Yeah..if your float sticks that will cause it as well supa dexta...just make sure when you haul it you plug the air box snorkel.


----------



## Polaris425 (Dec 16, 2004)

guimond47 said:


> mine use to lock up too. i just ignore it . and the problem went away with time...


Let us know when you need to rebuild your engine we'll point you to a builder.





*Notice to all new members:

^^^ NEVER EVER take this approach with any Quad. Let alone a VTwin. ^^^*


----------



## gpinjason (Nov 10, 2009)

Polaris425 said:


> Let us know when you need to rebuild your engine we'll point you to a builder.
> 
> 
> 
> ...


:agreed:


----------



## guimond47 (Oct 22, 2009)

LMAO!! haha funny guys. haha , wow that cracks me up. nah i barely trailer , maybe once a year. just to go to mud runs. my engine still runs nice and strong , no worries


----------



## 650Brute (Dec 18, 2008)

I learned the hard way regarding Snorkel plugs also...


----------



## kawa650 (Dec 19, 2008)

Its so easy to install a inline fuel shutoff that it should be mandatory to do if snorkeling. Alot of people have this problem after they have snorkeled but yet its simple to keep it from happening with the inline valve, when I did mine this problem wasn't talked about, very easy to do while snorkeling with the side panels off. But some people never have a problem, its just the pick of the straw!!!


----------



## RDs Neighbor (Jun 24, 2009)

The 90 Deg fitting on the top of my snorkel is not glued down. What do you think the result would be if I rotated it to force air in the air box when trailering? Just curious.


----------



## Polaris425 (Dec 16, 2004)

guimond47 said:


> LMAO!! haha funny guys. haha , wow that cracks me up. nah i barely trailer , maybe once a year. just to go to mud runs. my engine still runs nice and strong , no worries


I was being dead serious. No joke's implied.


----------



## gpinjason (Nov 10, 2009)

RDs Neighbor said:


> The 90 Deg fitting on the top of my snorkel is not glued down. What do you think the result would be if I rotated it to force air in the air box when trailering? Just curious.
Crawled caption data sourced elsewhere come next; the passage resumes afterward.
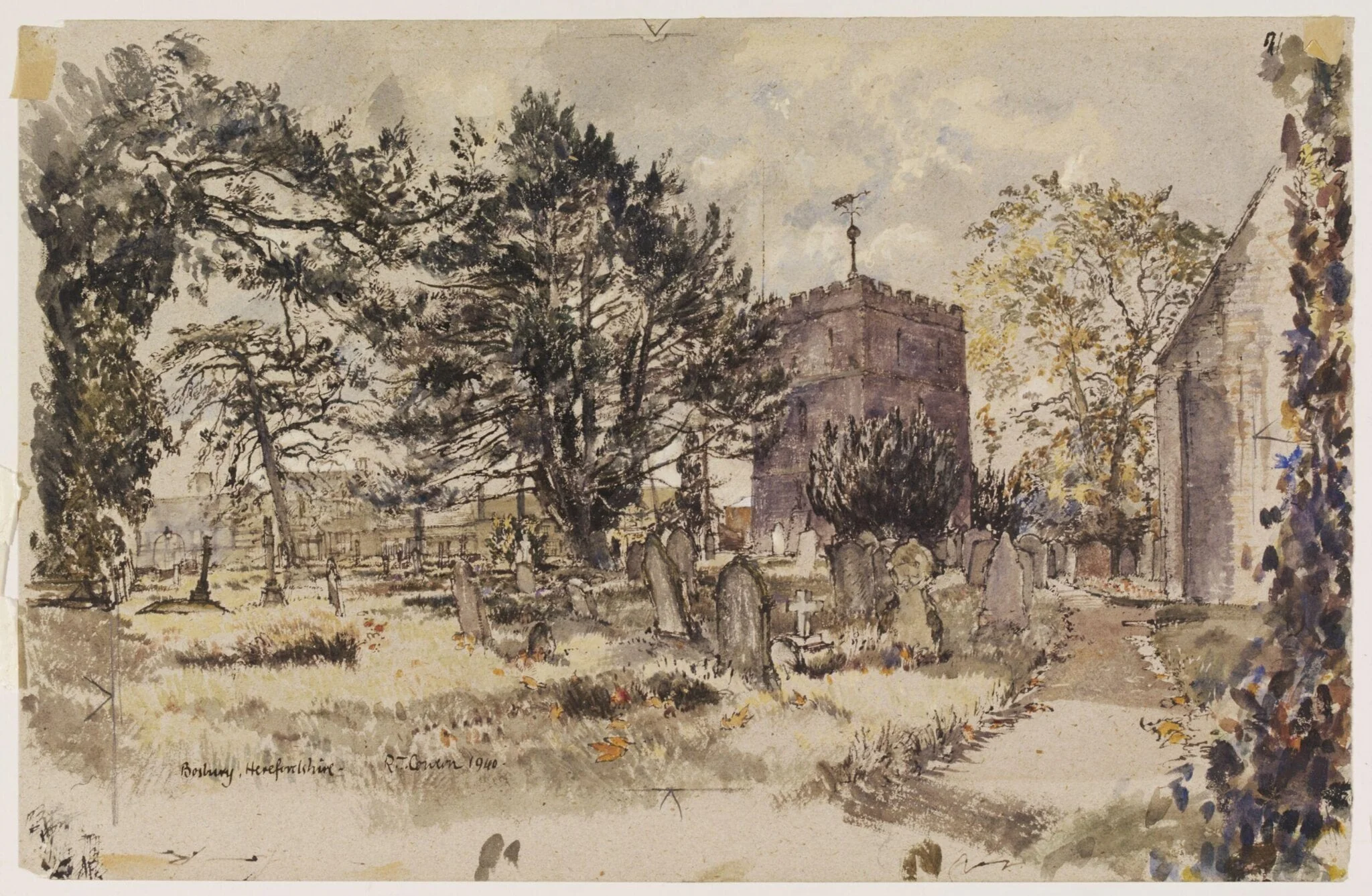 Bosbury Church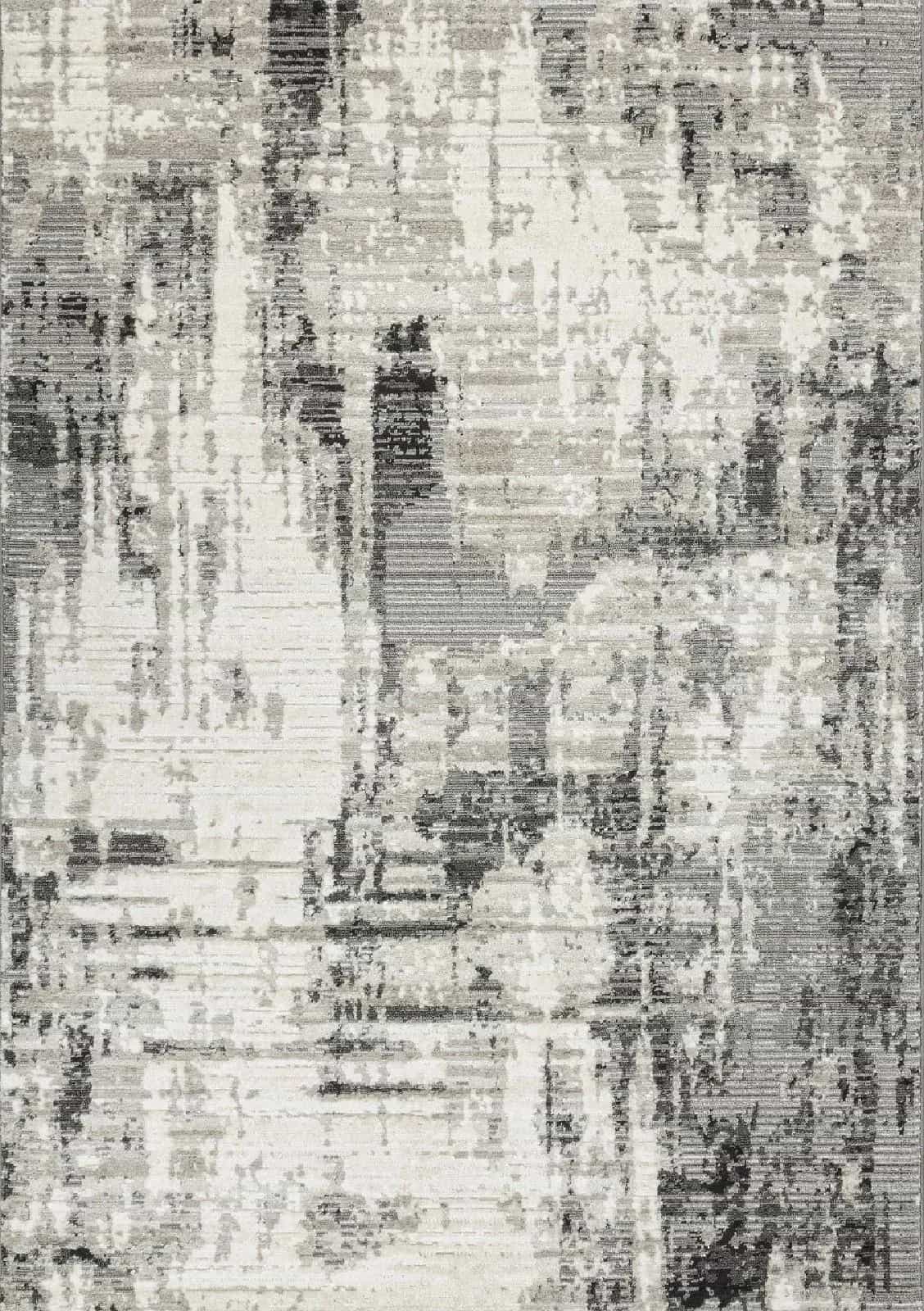 Ковер Ковер Современный MERINOS LAMER 61351 095 GREY 0.8x1.5м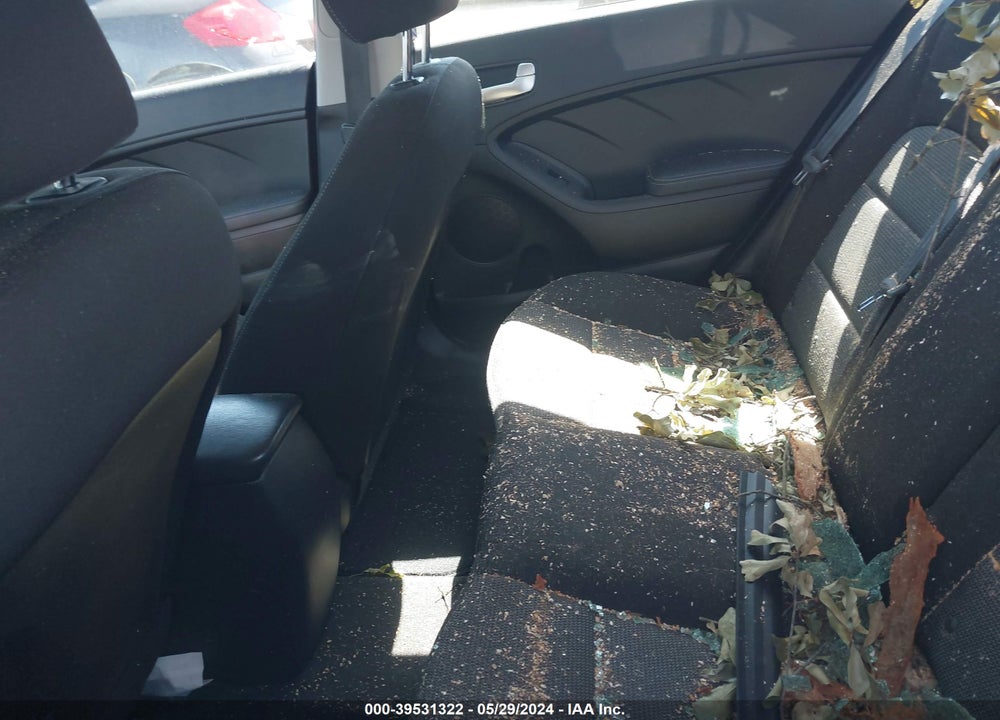 2017 KIA FORTE LX VIN: 3KPFK4A71HE057222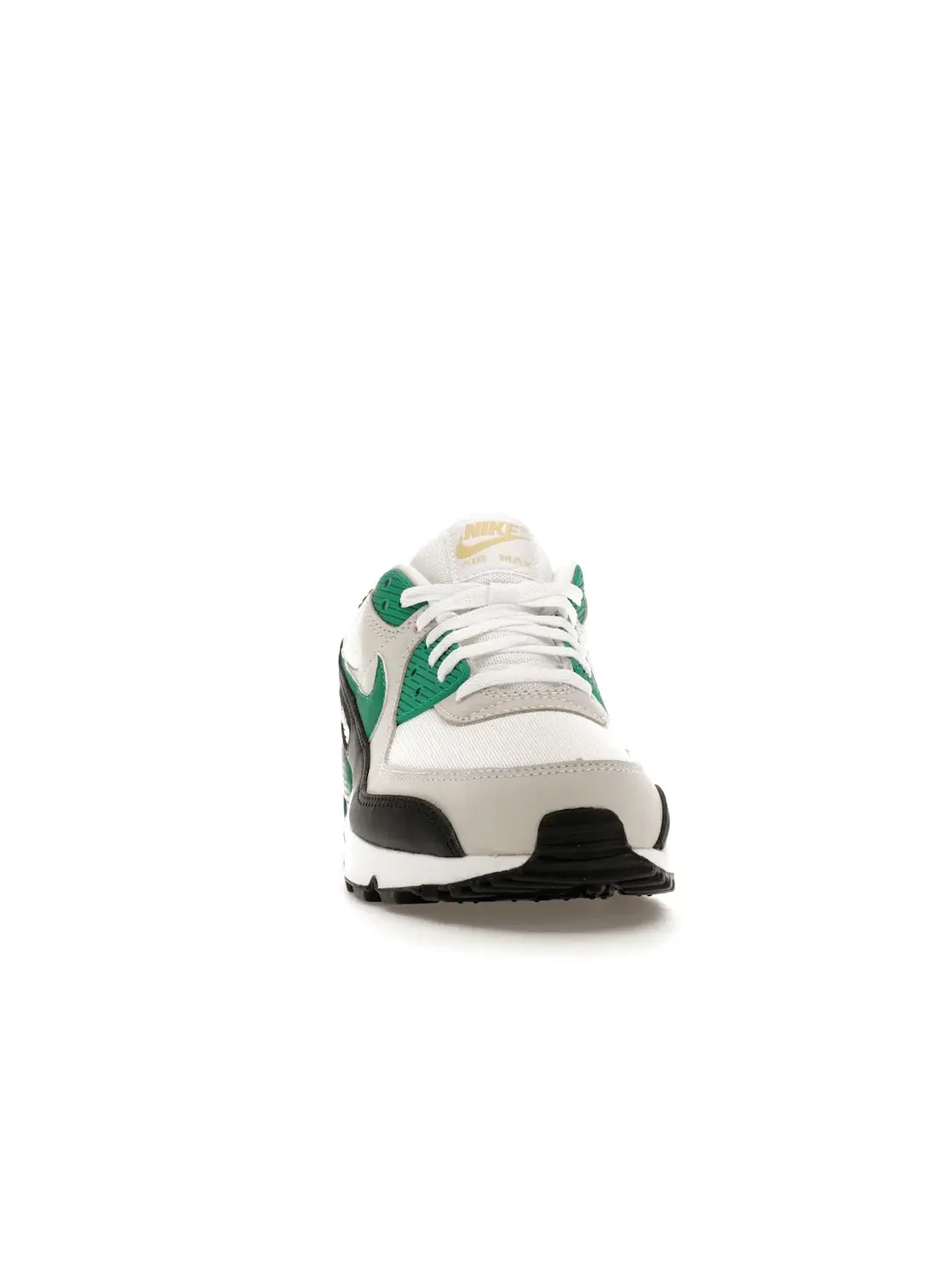 Мужские кроссовки с амортизацией Nike Air Max 90 Malachite — изображение 2 из 4, белый//черный
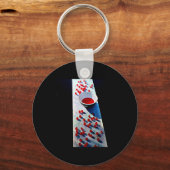 Paul McCartney Sticker 3 Sleutelhanger (Voorkant)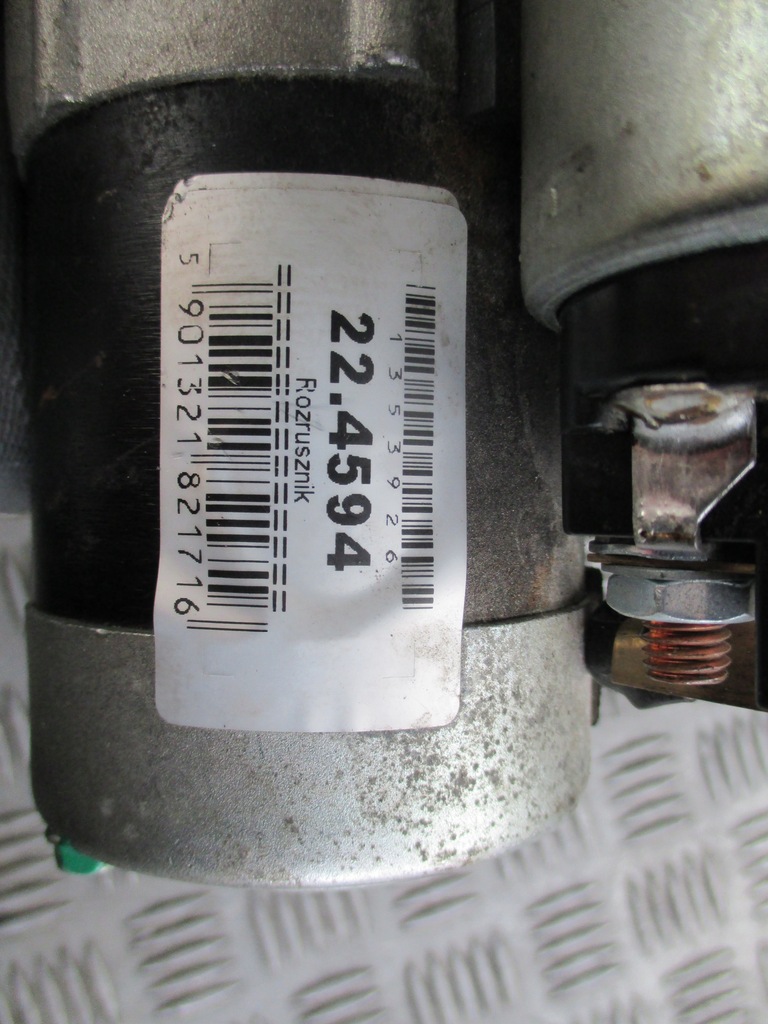 фото №10, Стартер citroen c4 2.0 b 04-08r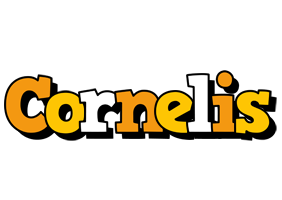 Cornelis cartoon logo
:thinking: not really sure... try it out and post the results.... :bigeyes: It might force air into the air box, and since it has no where to go, it could create a vortex inside of there, resulting in the same issue... ??? just a guess...


----------



## RDs Neighbor (Jun 24, 2009)

Vortex???? 

Thanks Yoda!

JK


----------



## gpinjason (Nov 10, 2009)

LOL.. that's the best word I could think of.. hah


----------